Listening to news radio these days is an education in the way advocacy groups are transforming the lobbying process in New York. In just 45 minutes of listening to all-news WINS a few nights ago, I caught three separate commercials all warning that impending state budget cuts would devastate some portion of New York’s social fabric.

First came the nursing home operators, with a maudlin ad featuring an old woman worried that New York’s budget cuts will deprive her of her nurse—the only true friend she has left, now that her family has died off. Then the state’s two major teachers’ unions weighed in with a commercial on how the very same cuts would drive up property taxes and expand class sizes unless the governor acts to close corporate loopholes and tax the rich more. Minutes later, the hospitals and health-care unions chimed in with a scare-mongering ad claiming that the latest budget cuts could prompt closings of emergency wards and other vital services.

This is the way budget battles are waged these days, with advocacy groups pouring more and more dollars to ad campaigns that appeal directly to the voters rather than to legislators. Such advertising has become a powerful tool in New York State, where the battle lines over many issues are so clearly set out that old-fashioned lobbying—buttonholing elected officials in the hallways, contributing to their re-election campaigns, or hosting fundraising cocktail parties for them, all to win their votes—has lost some of its effectiveness. Now, instead, advocacy groups use attack ads that attempt to give politicians a preview of what they might face in their next reelection bid if they come down on the wrong side of an issue.

This technique got a big boost in 1999, when Governor Pataki appeared ready to push for reforms to restrain growth in New York’s Medicaid spending. To fight back, a coalition of health groups debuted a heavy-handed ad campaign warning of dire consequences if the governor went ahead with his plans. When business groups supporting the governor’s reforms declined a request from Pataki to counter the ads with their own campaign, the governor beat a hasty retreat and proposed devoting billions more in spending for Medicaid. No wonder other groups have seized on that strategy with enthusiasm.

The ads also make clear that public-sector unions and nonprofit groups are willing to spend almost unlimited sums on advocacy campaigns—including these new radio and television messages as well as conventional lobbying. A report last week by the state commission on lobbying disclosed that these groups are now among the biggest spenders on campaigns in Albany. Teachers lead the way: last year the United Federation of Teachers and the New York State United Teachers ranked first and second on lobbying expenditures, together spending $4.8 million. Other top spenders included the state’s two largest hospital associations—Greater NY Hospital Association and Healthcare Association of New York State, whose separate campaigns added up to nearly $1.7 million, and the Public Employees Federation. Only two private-sector businesses, Philip Morris Cos. and the Yankees Entertainment Sports Network, were among the top 10 spenders.
****************************************
- _DIRECTIONS FOR THIS TASK_
Continue the commentary on advocacy advertising in New York budget battles, picking up after its final sentence. The material that follows is not needed for this work.
****************************************
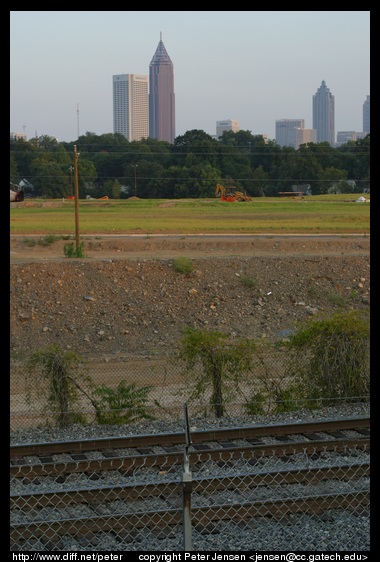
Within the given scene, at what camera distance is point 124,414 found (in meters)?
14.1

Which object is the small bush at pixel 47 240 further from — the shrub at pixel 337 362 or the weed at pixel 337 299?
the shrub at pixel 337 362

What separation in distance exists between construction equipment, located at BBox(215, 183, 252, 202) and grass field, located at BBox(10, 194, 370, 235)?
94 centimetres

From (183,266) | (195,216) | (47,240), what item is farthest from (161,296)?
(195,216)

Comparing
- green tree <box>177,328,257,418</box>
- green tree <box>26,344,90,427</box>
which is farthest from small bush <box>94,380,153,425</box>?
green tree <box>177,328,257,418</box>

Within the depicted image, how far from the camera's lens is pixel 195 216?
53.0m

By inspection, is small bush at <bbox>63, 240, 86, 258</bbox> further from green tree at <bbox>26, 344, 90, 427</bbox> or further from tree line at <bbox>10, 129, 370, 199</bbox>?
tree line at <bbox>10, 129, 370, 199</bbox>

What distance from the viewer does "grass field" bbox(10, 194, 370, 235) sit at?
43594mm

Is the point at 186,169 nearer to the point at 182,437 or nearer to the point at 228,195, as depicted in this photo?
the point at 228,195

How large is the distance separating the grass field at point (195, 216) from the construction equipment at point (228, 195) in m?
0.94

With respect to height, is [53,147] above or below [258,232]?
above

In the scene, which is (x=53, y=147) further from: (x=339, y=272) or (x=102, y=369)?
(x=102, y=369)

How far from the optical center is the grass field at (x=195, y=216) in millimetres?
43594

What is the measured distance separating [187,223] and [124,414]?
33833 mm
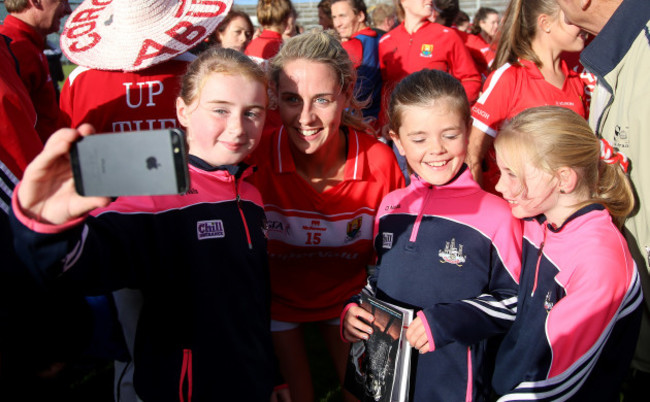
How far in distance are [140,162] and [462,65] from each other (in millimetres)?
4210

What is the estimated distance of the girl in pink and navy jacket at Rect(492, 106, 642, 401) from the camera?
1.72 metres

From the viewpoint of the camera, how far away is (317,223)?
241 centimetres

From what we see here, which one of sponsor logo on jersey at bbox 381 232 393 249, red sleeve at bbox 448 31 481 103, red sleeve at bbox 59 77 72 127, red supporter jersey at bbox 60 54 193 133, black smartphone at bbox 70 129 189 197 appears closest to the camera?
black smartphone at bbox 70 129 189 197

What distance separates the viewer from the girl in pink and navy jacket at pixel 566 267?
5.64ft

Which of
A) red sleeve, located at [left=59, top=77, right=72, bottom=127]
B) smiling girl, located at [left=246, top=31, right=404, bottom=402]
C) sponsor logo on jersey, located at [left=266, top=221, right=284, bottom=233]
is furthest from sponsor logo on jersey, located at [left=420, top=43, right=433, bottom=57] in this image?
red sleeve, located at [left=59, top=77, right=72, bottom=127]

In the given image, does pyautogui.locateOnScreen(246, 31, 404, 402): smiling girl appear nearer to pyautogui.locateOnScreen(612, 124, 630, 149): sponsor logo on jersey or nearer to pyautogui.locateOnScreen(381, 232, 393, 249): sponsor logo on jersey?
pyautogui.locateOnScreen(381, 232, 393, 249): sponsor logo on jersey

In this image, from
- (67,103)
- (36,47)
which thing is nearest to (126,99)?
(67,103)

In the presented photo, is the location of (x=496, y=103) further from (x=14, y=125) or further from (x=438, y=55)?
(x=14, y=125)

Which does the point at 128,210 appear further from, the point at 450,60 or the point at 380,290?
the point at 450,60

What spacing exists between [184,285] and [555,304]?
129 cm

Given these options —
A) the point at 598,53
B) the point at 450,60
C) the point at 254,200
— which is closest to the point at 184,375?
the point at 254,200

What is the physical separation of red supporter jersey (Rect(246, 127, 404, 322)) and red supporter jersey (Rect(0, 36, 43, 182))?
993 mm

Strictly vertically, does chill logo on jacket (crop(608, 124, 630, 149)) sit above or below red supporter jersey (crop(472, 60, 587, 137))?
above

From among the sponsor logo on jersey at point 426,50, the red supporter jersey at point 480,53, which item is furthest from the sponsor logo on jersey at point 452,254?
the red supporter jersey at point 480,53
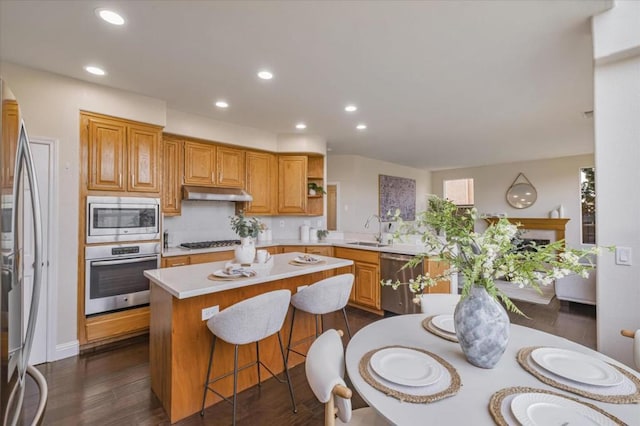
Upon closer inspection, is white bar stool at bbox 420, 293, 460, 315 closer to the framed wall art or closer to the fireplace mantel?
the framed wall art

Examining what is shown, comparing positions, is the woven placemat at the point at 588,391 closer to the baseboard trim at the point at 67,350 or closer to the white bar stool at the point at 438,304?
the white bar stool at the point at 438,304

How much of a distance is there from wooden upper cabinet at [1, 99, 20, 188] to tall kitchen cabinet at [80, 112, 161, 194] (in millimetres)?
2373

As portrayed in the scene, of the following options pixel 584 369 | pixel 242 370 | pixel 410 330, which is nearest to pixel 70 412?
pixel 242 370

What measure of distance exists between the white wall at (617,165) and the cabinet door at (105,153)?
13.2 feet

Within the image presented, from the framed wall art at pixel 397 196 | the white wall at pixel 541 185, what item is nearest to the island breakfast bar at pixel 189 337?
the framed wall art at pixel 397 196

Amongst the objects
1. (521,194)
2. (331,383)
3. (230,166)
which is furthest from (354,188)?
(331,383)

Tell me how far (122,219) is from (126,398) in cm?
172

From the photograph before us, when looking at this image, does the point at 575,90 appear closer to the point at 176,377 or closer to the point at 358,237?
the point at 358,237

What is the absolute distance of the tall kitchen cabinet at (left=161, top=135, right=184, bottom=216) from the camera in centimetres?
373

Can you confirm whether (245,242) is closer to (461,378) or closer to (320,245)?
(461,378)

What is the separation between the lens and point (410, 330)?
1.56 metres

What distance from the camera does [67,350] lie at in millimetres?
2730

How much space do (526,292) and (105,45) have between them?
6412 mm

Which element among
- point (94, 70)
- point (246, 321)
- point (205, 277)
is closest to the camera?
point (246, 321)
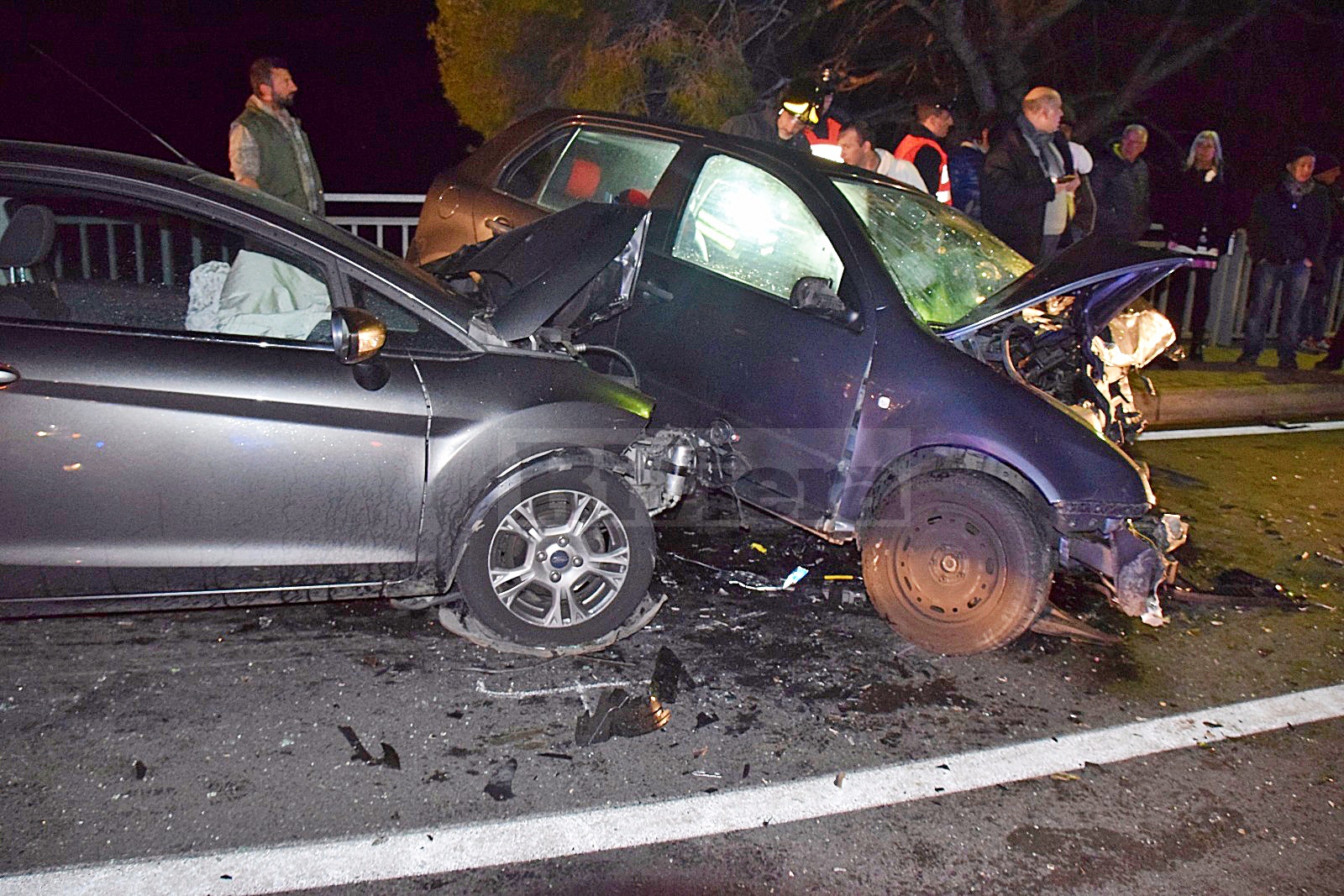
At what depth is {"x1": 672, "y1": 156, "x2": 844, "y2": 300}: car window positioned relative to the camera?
****************************************
- _WRITTEN RESPONSE_
Moreover, these figures understate what some groups are actually spending on issues, because state law requires that only certain types of advertising must be reported as lobbying expenditures, while the dollars devoted to many other ads, including some of those currently attacking Governor Pataki’s budget, are not part of the totals.

So far, at least, it seems to matter little that these ads are filled with grossly exaggerated claims that never come true. The state’s health-care lobby, for instance, has been warning for more than a decade about the supposedly devastating effect of cutbacks in healthcare spending, yet their prophecies never materialize. In 1991, the head of the Greater NY Hospital Association irresponsibly predicted that because of Cuomo-era budget cuts, “people will die in the streets” and a “vast destruction” of the health care system would occur. Several years later he predicted that Pataki reforms would be like an “avalanche” falling on hospitals. Nothing of the sort happened, in either case.

Teachers’ union ads are just as fanciful. Three years ago, the union made the case for wage increases with commercials asserting that the city had a vast shortage of teachers, though the union had no figures to back up its claims (“The Vanishing Teacher and Other UFT Fictions,” Spring 2000) and data from suburban school districts belied their assertions.

Right now there is very little in the way of public discussion to balance this barrage of misinformation. Sooner or later New Yorkers may get wise that these advocacy groups are crying wolf once too often. But until then, their ads will continue to be a familiar—and powerful—part of local budget battles.